Ingredients
* 1 tablespoon butter
* 1 tablespoon olive oil
* 1 pound chicken (white or dark meat)
* 1/2 cup roughly chopped onion
* 1 jalapeno, chopped
* 3 cloves garlic, finely chopped
* 1/2 cup roughly chopped green pepper
* 1 teaspoon paprika
* 1 teaspoon Italian seasoning
* Salt and freshly ground black pepper
* 1 (28-ounce) can whole tomatoes with basil
* 1/3 cup vodka
* 1 cup heavy cream
* 1 pound rigatoni
* 1 cup grated Asiago cheese
* 3 tablespoons freshly chopped parsley leaves
Directions
Bring a large pot of water to boil for the pasta. In a large saute pan over medium heat melt butter with oil. Add chopped chicken (grilled). Add onions, jalapenos and garlic and saute until softened, about 5 minutes. Add green pepper, paprika, Italian seasoning, salt and pepper, to taste, and cook 3 minutes more.

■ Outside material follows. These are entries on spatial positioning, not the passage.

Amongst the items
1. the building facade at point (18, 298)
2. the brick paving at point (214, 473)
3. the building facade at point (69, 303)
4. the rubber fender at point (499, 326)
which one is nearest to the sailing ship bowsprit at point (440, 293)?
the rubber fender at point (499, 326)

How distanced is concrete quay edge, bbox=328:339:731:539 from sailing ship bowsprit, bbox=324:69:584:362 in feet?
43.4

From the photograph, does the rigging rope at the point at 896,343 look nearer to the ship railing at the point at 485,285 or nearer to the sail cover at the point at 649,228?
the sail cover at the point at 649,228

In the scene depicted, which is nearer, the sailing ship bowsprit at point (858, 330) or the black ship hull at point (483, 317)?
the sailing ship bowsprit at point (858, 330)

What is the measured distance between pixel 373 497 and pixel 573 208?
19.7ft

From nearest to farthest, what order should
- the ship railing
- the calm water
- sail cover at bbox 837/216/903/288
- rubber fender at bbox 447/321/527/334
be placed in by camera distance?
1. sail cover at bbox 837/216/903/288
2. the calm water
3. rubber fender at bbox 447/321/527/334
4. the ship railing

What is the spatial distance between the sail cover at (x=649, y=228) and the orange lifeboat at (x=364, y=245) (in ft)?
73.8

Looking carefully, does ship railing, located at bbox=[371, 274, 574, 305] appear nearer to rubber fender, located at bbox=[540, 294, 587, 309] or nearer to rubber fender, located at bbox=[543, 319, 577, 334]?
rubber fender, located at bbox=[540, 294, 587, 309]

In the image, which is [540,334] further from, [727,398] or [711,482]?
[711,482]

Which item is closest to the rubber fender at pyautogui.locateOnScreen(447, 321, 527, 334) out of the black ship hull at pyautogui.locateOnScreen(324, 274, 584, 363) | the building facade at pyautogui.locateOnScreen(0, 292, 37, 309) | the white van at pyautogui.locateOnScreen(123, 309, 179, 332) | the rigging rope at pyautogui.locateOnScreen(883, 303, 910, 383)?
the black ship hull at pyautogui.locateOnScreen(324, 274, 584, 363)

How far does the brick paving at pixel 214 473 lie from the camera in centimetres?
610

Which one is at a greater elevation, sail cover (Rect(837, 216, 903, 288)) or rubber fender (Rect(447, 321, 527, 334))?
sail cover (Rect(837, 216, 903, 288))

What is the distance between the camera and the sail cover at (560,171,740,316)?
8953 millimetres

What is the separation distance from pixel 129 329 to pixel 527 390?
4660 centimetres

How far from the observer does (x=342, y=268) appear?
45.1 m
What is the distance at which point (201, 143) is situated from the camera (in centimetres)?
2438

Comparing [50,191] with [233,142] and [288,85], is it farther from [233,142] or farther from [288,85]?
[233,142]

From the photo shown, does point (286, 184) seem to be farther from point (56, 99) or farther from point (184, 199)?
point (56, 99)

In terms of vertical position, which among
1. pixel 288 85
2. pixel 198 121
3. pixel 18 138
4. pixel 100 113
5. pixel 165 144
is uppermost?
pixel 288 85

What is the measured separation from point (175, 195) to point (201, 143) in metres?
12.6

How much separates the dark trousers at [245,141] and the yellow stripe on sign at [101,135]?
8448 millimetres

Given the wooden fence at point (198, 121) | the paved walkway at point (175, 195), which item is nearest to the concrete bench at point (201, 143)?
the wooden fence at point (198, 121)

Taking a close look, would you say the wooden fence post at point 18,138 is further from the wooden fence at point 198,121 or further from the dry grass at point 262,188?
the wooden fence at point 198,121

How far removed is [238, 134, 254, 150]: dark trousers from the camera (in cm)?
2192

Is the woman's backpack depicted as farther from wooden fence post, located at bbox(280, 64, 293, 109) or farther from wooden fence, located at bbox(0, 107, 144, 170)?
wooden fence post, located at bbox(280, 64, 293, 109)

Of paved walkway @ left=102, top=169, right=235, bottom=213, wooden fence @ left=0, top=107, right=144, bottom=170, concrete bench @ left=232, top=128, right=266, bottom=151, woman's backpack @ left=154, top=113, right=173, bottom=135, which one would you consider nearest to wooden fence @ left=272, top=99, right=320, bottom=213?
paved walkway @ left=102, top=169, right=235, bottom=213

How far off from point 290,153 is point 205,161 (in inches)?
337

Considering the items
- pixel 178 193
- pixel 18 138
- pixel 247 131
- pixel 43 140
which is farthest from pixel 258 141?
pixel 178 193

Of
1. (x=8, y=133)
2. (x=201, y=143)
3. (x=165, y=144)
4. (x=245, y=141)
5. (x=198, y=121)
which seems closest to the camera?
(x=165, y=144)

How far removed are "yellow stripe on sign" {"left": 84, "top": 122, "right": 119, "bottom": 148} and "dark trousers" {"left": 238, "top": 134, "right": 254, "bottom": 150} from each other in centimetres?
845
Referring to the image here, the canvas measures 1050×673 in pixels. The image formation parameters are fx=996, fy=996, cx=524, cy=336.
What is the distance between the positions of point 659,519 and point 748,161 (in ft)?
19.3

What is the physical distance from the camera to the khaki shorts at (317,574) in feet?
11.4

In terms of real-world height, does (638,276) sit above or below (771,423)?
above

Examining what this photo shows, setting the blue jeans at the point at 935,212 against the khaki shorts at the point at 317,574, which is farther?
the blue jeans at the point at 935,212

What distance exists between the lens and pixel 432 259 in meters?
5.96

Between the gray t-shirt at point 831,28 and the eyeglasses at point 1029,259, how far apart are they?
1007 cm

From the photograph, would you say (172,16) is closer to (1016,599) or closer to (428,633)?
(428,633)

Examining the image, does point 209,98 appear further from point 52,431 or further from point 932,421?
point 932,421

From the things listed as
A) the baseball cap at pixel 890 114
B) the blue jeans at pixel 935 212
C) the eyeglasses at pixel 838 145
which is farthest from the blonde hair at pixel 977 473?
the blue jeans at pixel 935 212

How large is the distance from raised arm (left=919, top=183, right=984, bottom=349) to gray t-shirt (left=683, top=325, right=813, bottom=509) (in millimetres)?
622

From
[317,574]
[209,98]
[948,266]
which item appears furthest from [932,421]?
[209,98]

Generously salt the pasta water and add the rigatoni. Cook until al dente, about 12 minutes.
Meanwhile, add tomatoes to the sauce and bring to a simmer, for about 10 minutes. Add vodka and cream and cook a few minutes more. Toss in cheese and chopped parsley. To serve, drain the pasta well and add to the sauce. Mix until pasta is nicely coated. Season with salt and pepper, to taste.